Event Location: NSH 1305
Bio: Dr. Günter Niemeyer is a senior research scientist at Willow Garage Inc. and a consulting professor of Mechanical Engineering at Stanford University. His research examines physical human-robotic interactions and interaction dynamics, force sensitivity and feedback, teleoperation with and without communication delays, and haptic interfaces. This involves efforts ranging from realtime motor and robot control to user interface design. Dr. Niemeyer received his M.S. and Ph.D. from MIT in the areas of adaptive robot control and bilateral teleoperation, introducing the concept of wave variables. He also held a postdoctoral research position at MIT developing surgical robotics. In 1997 he joined Intuitive Surgical Inc., where he helped create the daVinci Minimally Invasive Surgical System. This telerobotic system enables surgeons to perform complex procedures through small (5 to 10mm) incisions using an immersive interface and is in use at hundreds of hospitals worldwide. He joined the Stanford faculty in the Fall
of 2001, directing the Telerobotics Lab and teaching dynamics, controls, and telerobotics. He has been a member of the Willow Garage research group since 2009.

Abstract: From the very beginning of telerobotics, we have envisioned using robots to extend our reach and abilities, empowering us to do things we could not ordinarily do. Fifty years later, the success of telesurgery exemplifies this beautiful synergy of human intelligence with robotic execution. But whether in surgery or elsewhere, when we interact with the world we want to feel the world. So the goal of telepresence remains crucial and challenging: fully immersing the operator into the remote environment,
allowing them to feel as well as see everything.

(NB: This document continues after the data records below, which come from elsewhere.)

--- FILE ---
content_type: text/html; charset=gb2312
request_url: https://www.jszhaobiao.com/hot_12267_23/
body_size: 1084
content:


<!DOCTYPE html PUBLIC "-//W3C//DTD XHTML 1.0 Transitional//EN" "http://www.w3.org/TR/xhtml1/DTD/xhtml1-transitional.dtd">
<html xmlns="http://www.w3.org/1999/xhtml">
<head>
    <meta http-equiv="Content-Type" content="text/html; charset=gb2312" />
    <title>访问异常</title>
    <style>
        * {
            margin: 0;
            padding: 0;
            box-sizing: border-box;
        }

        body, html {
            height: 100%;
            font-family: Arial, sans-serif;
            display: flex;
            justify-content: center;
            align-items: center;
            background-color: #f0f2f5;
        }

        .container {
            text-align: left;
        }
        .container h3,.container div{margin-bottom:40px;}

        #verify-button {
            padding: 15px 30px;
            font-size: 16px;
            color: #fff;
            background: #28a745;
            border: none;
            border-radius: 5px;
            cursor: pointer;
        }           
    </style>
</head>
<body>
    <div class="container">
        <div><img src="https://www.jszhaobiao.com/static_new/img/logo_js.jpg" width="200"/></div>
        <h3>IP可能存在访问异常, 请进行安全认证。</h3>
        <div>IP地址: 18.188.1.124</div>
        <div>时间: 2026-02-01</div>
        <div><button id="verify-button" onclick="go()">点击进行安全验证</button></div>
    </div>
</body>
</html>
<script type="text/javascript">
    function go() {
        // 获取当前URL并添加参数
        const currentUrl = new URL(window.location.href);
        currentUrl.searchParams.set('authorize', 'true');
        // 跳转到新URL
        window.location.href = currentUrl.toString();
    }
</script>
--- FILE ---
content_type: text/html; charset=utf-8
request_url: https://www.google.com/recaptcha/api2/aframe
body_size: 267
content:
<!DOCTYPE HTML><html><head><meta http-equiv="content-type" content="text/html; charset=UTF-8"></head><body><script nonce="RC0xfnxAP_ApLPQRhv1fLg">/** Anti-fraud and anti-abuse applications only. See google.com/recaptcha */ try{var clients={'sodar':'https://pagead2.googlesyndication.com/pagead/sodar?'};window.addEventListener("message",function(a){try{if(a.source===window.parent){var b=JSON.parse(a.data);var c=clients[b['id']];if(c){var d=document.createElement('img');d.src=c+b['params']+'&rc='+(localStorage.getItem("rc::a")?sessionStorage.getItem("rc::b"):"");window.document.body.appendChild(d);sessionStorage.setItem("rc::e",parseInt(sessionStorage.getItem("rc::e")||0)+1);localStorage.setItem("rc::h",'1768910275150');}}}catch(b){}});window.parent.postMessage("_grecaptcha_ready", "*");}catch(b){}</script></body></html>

I will share some experiences pursuing this goal. Traditional wisdom suggests improving transparency: feeding sensor information and especially force signals to the operator as quickly and directly as possible. Indeed, several advances have helped tighten this connection, from amplifying high frequency content to handling delays. But the brute force nature of these approaches leaves us in a bind between performance and stability.

These experiences have led me to believe that we need to seek new paths. I will show some work using simple models to mediate the user-world connection. We project the user’s ever-changing impedance directly to the slave robot, preparing the system for imminent events. And we observe an environment model in realtime to display to the operator, predicting interactions possibly even before they happen. While these strategies defy tradition and loosen the controlled connection, they lead to better telepresence and practical systems. They also suggest ways to leverage autonomy, incorporating smarter local robot behaviors.